The WSIT Tutorial

How Security Works

The following sections describe how the WSIT security technologies, security policy, trust, and secure conversation work.

How Security Policy Works

The WSIT Web Service Security Policy implementation builds on the features provided by the Web Service Policy implementation in WSIT. It enables users to use XML elements to specify the security requirements of a web service endpoint, that is, how messages are secured on the communication path between the client and the web service. The web service endpoint specifies the security requirements to the client as assertions (see Figure 2–9).

Figure 2–9 Security Policy Exchange

Diagram of security policy exchange

The security policy model uses the policy specified in the WSDL file for associating policy assertions with web service communication. As a result, whenever possible, the security policy assertions do not use parameters or attributes. This enables first-level, QName-based assertion matching to be done at the framework level without security domain-specific knowledge. The first-level matching provides a narrowed set of policy alternatives that are shared by the client and web service endpoint when they attempt to establish a secure communication path.

Note –

A QName is a qualified name, as specified by the XML Schema Part2: Datatypes specification, Namespaces in XML, and Namespaces in XML Errata. A qualified name is made up of a namespace URI, a local part, and a prefix.

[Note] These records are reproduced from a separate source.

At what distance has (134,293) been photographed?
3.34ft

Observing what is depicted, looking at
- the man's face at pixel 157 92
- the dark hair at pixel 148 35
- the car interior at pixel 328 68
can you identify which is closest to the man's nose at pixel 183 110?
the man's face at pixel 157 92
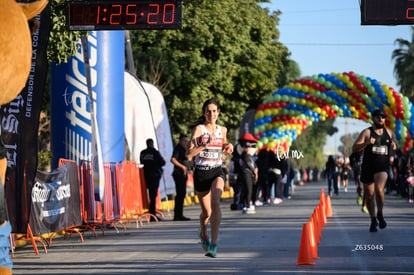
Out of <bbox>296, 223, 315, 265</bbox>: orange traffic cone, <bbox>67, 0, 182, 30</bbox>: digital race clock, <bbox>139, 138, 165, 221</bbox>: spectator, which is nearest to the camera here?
<bbox>296, 223, 315, 265</bbox>: orange traffic cone

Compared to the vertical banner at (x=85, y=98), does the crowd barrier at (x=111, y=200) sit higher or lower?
lower

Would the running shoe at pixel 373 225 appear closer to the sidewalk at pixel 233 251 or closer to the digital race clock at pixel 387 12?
the sidewalk at pixel 233 251

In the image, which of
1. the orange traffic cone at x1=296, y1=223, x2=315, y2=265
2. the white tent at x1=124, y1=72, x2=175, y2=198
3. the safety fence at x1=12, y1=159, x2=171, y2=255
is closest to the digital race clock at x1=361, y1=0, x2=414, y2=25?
the orange traffic cone at x1=296, y1=223, x2=315, y2=265

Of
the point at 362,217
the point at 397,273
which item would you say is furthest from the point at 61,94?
the point at 397,273

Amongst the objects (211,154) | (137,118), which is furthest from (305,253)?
(137,118)

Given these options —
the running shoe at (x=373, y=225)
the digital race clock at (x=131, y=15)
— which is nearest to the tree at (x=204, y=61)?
the running shoe at (x=373, y=225)

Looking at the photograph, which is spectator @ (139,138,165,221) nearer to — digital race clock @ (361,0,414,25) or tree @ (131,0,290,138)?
digital race clock @ (361,0,414,25)

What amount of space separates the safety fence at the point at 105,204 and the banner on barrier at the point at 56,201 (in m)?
0.02

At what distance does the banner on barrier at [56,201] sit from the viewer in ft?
49.1

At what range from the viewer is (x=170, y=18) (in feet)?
50.9

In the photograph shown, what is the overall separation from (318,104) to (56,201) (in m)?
20.7

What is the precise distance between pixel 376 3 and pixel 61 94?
8293mm

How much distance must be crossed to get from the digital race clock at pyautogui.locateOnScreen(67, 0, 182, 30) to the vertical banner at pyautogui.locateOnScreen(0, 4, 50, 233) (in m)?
2.31

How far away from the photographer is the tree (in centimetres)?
4050
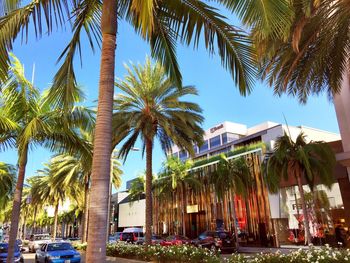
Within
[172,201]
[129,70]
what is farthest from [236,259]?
[172,201]

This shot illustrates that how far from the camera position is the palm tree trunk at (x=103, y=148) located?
4688 mm

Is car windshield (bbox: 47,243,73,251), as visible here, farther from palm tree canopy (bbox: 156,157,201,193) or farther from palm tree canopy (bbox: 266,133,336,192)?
palm tree canopy (bbox: 156,157,201,193)

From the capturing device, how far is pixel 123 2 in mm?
7211

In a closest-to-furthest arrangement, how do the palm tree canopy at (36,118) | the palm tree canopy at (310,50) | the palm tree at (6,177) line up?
the palm tree canopy at (310,50)
the palm tree canopy at (36,118)
the palm tree at (6,177)

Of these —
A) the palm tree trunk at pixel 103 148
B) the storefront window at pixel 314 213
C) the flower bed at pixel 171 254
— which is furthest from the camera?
the storefront window at pixel 314 213

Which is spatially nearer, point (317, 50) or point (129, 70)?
point (317, 50)

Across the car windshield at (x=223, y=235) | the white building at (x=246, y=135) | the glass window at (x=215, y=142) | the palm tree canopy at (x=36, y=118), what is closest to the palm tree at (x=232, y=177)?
the car windshield at (x=223, y=235)

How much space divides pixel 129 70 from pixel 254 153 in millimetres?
17817

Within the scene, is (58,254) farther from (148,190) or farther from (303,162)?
(303,162)

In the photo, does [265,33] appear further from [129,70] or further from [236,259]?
[129,70]

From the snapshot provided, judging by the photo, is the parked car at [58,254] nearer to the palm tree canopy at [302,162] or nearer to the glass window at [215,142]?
the palm tree canopy at [302,162]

The benefit of representing security requirements as assertions is that QName matching is sufficient to find common security alternatives and that many aspects of security can be factored out and reused. For example, it may be common that the security mechanism is constant for a web service endpoint, but that the message parts that are protected, or secured, may vary by message action.

The following types of assertions are supported:

How Trust Works

Figure 2–10 shows how the Web Services Trust technology establishes trust.

Figure 2–10 Trust and Secure Conversation

Diagram of trust and secure conversation

    To establish trust between a client, a Security Token Service, and a web service:

  1. The client establishes an HTTPS connection with the Secure Token Service using one of the following methods:

    • Username Authentication and Transport Security: The client authenticates to the Security Token Service using a username token. The Security Token Service uses a certificate to authenticate to the Client. Transport security is used for message protection.

    • Mutual Authentication: Both the client-side and server-side use X509 certificates to authenticate to each other. The client request is signed using Client’s X509 certificate, then signed using ephemeral key. The web service signs the response using keys derived from the client’s key.

  2. The client sends a RequestSecurityToken message to the Security Token Service.

  3. The Security Token Service sends a Security Assertion Markup Language (SAML) token to the Client.

  4. The client uses the SAML token to authenticate itself to the web service and trust is established.

All communication uses SOAP messages.

How Secure Conversation Works

Figure 2–11 shows how the Web Services Secure Conversation technology establishes a secure conversation when the Trust technology is not used.

Figure 2–11 Secure Conversation

Diagram of secure conversation

    To establish a secure conversation between a Client and a web service:

  1. The client sends a X509 Certificate to authenticate itself to the web service.

  2. The web service sends a X509 Certificate to authenticate itself to the client.

All communication uses SOAP messages.